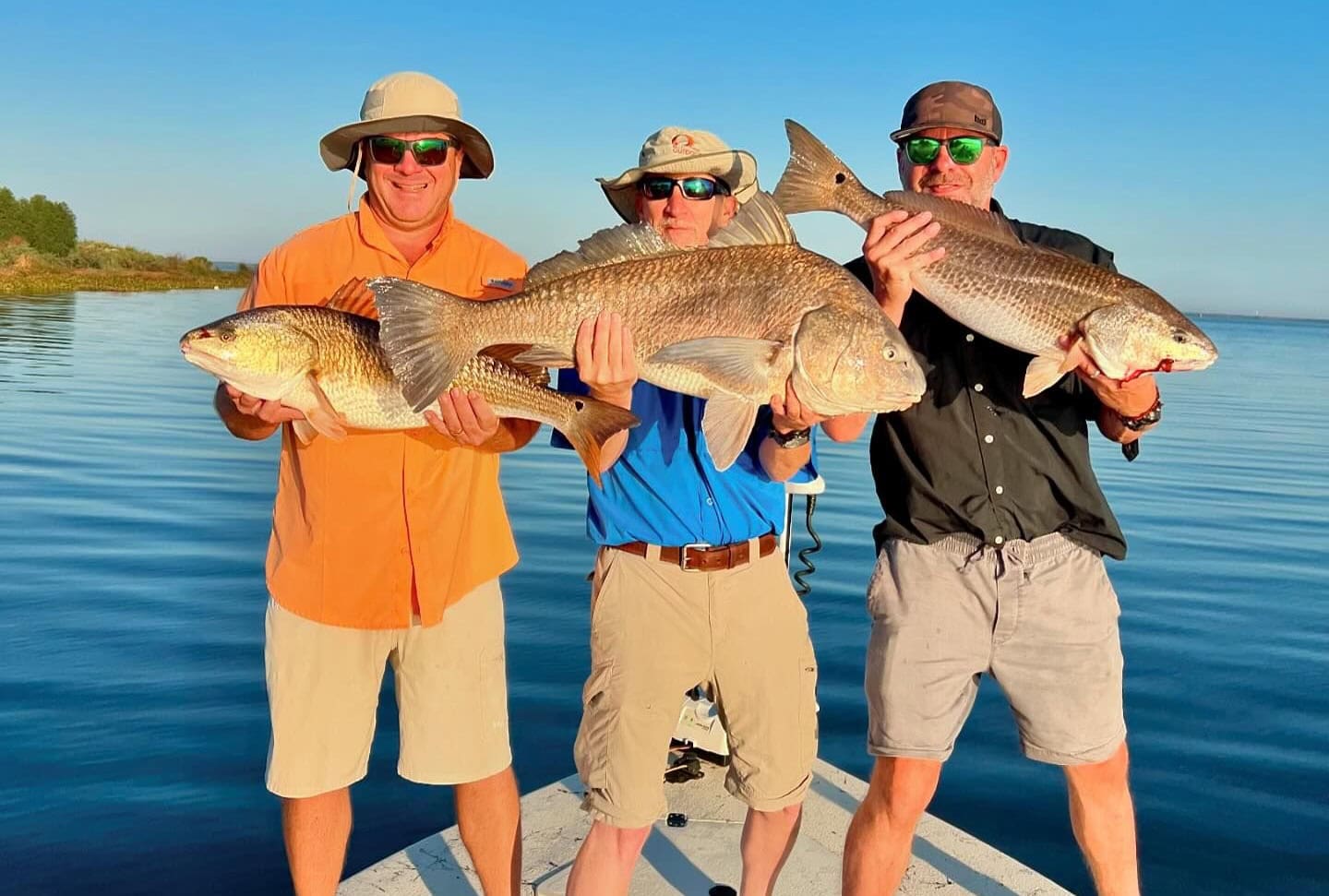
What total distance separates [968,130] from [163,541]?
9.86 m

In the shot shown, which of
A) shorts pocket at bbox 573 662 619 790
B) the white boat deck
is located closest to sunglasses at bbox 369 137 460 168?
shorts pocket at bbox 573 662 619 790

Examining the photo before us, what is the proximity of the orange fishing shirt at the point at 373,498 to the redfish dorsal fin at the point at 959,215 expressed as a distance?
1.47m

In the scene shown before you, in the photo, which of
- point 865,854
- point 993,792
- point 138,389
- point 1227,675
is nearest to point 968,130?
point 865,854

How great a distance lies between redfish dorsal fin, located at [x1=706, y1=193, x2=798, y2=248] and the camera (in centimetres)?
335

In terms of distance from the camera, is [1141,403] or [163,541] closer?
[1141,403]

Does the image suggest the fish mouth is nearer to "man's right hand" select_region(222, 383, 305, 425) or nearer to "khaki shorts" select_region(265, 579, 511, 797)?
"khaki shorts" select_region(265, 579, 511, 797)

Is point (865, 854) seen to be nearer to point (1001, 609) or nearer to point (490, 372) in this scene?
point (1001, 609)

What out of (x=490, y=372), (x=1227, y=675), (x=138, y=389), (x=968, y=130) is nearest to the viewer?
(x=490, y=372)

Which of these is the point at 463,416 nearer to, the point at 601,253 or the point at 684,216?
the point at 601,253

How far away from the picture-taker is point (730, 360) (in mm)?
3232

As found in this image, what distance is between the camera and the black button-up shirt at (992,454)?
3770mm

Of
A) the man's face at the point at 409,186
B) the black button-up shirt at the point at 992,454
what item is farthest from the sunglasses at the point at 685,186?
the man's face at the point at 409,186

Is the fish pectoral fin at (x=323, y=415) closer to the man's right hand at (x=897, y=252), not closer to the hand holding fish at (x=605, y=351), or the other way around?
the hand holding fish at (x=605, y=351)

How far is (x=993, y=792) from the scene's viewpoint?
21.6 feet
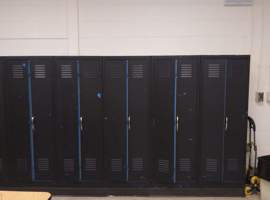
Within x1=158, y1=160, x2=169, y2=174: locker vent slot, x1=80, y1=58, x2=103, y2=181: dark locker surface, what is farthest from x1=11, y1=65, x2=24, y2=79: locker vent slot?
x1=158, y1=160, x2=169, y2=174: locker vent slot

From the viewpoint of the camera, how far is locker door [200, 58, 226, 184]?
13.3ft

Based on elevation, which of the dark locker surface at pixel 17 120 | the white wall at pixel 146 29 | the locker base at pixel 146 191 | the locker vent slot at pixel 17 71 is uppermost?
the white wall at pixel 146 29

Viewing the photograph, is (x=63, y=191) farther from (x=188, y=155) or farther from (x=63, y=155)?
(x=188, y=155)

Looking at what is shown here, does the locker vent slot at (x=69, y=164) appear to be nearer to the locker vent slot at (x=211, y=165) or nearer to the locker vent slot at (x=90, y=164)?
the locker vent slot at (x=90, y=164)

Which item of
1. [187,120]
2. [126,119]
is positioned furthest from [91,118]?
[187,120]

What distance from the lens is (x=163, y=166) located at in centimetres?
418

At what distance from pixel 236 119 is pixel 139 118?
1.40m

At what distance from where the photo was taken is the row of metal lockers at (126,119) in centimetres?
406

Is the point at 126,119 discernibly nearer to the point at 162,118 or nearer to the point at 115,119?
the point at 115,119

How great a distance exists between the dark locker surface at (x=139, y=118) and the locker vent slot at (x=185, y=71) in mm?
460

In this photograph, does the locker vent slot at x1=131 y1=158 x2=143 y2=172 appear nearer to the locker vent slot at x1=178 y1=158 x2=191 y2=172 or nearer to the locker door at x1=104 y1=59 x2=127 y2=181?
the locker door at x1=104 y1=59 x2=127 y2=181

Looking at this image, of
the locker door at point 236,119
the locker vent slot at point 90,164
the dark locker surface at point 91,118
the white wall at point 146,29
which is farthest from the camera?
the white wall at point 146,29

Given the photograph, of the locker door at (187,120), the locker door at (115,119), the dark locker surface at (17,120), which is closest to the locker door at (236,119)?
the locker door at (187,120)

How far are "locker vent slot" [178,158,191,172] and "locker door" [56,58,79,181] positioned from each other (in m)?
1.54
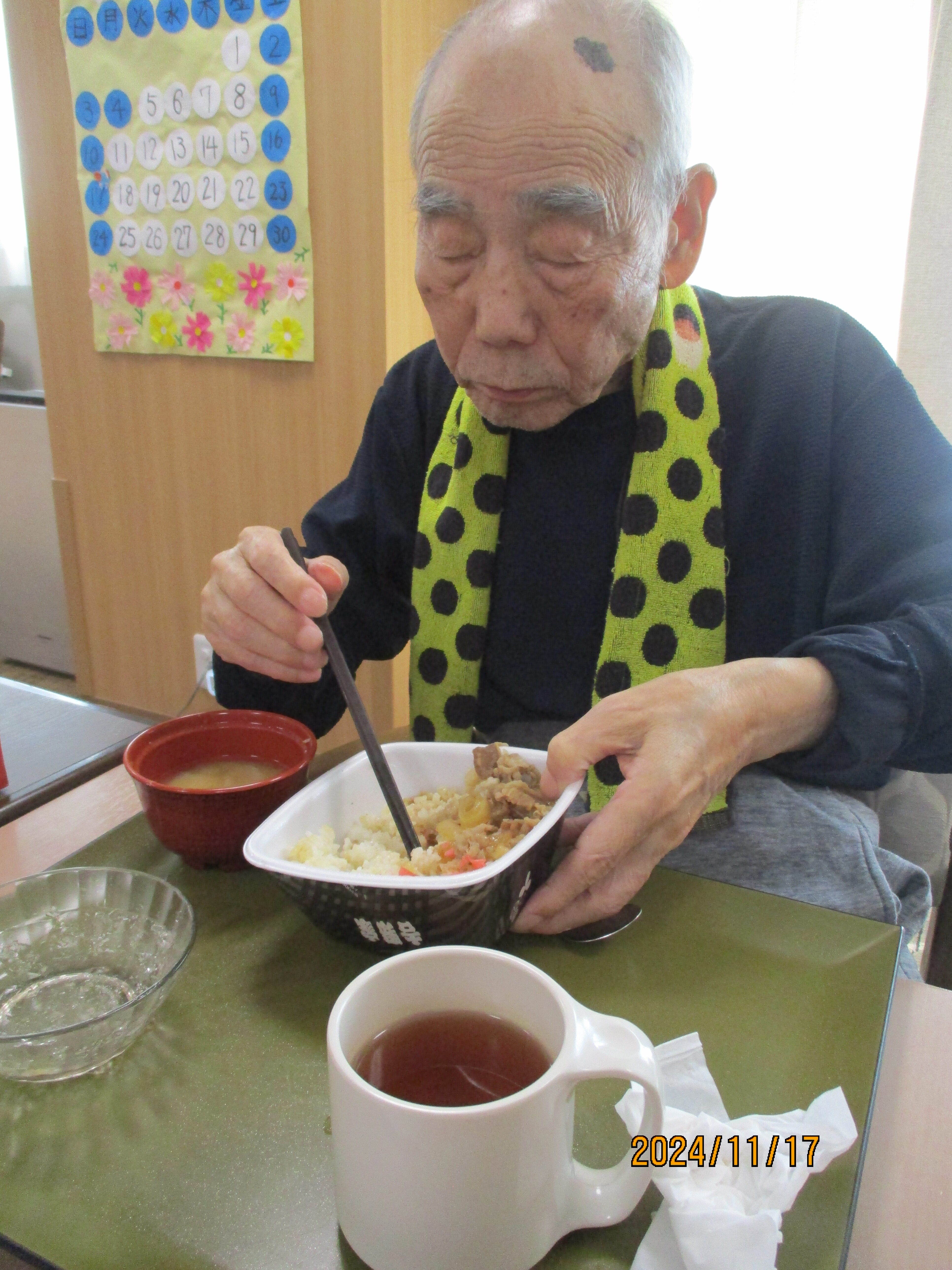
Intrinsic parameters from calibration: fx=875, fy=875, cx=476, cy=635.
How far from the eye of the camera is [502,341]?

» **Текст задания**:
Отредактируйте весь приведенный выше материал: замените «redfish» на «red drum», а все остальное оставьте без изменений. Изображения в ответ не включайте.

» **Решение задачи**:
What total distance separates [968,130] from [163,541]?
9.86 m

In the shot shown, which of
A) shorts pocket at bbox 573 662 619 790
B) the white boat deck
is located closest to sunglasses at bbox 369 137 460 168?
shorts pocket at bbox 573 662 619 790

Examining the photo before us, what is the proximity of the orange fishing shirt at the point at 373,498 to the red drum dorsal fin at the point at 959,215 expressed as a distance?
1.47m

In the scene shown before you, in the photo, which of
- point 865,854
- point 993,792
- point 138,389
- point 1227,675
is nearest to point 968,130?
point 865,854

How great a distance lies between red drum dorsal fin, located at [x1=706, y1=193, x2=798, y2=248] and the camera (in centimetres)?
335

In terms of distance from the camera, is [1141,403] or [163,541] closer?
[1141,403]

Does the image suggest the fish mouth is nearer to "man's right hand" select_region(222, 383, 305, 425) or nearer to "khaki shorts" select_region(265, 579, 511, 797)?
"khaki shorts" select_region(265, 579, 511, 797)

Is point (865, 854) seen to be nearer to point (1001, 609) or nearer to point (490, 372) in this scene?
point (1001, 609)

What out of (x=490, y=372), (x=1227, y=675), (x=138, y=389), (x=968, y=130) is nearest to the viewer?
(x=490, y=372)

Which of these is the point at 463,416 nearer to, the point at 601,253 or the point at 684,216?
the point at 601,253

How far away from the picture-taker is point (730, 360) (in mm)?
3232

As found in this image, what distance is between the camera and the black button-up shirt at (992,454)?
3770mm

Of
A) the man's face at the point at 409,186
B) the black button-up shirt at the point at 992,454
what item is farthest from the sunglasses at the point at 685,186?
the man's face at the point at 409,186

Is the fish pectoral fin at (x=323, y=415) closer to the man's right hand at (x=897, y=252), not closer to the hand holding fish at (x=605, y=351), or the other way around?
the hand holding fish at (x=605, y=351)

How far is (x=993, y=792) from the scene's viewpoint?
21.6 feet
Within x1=158, y1=160, x2=169, y2=174: locker vent slot, x1=80, y1=58, x2=103, y2=181: dark locker surface, what is farthest from x1=11, y1=65, x2=24, y2=79: locker vent slot?
x1=158, y1=160, x2=169, y2=174: locker vent slot

From the viewpoint of the camera, how far is locker door [200, 58, 226, 184]?
13.3ft

Based on elevation, which of the dark locker surface at pixel 17 120 | the white wall at pixel 146 29 | the locker base at pixel 146 191 | the locker vent slot at pixel 17 71 is uppermost?
the white wall at pixel 146 29

Viewing the photograph, is (x=63, y=191) farther from (x=188, y=155) or farther from (x=63, y=155)?
(x=188, y=155)

Looking at what is shown here, does the locker vent slot at (x=69, y=164) appear to be nearer to the locker vent slot at (x=211, y=165) or nearer to the locker vent slot at (x=90, y=164)?
the locker vent slot at (x=90, y=164)

Which item of
1. [187,120]
2. [126,119]
is positioned furthest from [91,118]?
[187,120]

What distance from the lens is (x=163, y=166) located at in centimetres?
418

At what distance from pixel 236 119 is pixel 139 118?
1.40m

At what distance from where the photo was taken is the row of metal lockers at (126,119) in centimetres?
406

Is the point at 126,119 discernibly nearer to the point at 162,118 or nearer to the point at 115,119?
the point at 115,119

How great a distance exists between the dark locker surface at (x=139, y=118) and the locker vent slot at (x=185, y=71) in mm?
460

In this photograph, does the locker vent slot at x1=131 y1=158 x2=143 y2=172 appear nearer to the locker vent slot at x1=178 y1=158 x2=191 y2=172 or nearer to the locker door at x1=104 y1=59 x2=127 y2=181?
the locker door at x1=104 y1=59 x2=127 y2=181

Looking at this image, of
the locker door at point 236,119
the locker vent slot at point 90,164
the dark locker surface at point 91,118
the white wall at point 146,29
which is farthest from the camera?
the white wall at point 146,29

Given the photograph, of the locker door at (187,120), the locker door at (115,119), the dark locker surface at (17,120), which is closest to the locker door at (236,119)?
the locker door at (187,120)

How far are "locker vent slot" [178,158,191,172] and "locker door" [56,58,79,181] positioned from each other (in m)?
1.54
Intrinsic parameters from calibration: fx=875, fy=875, cx=476, cy=635.
How far from the eye of the camera is [502,341]?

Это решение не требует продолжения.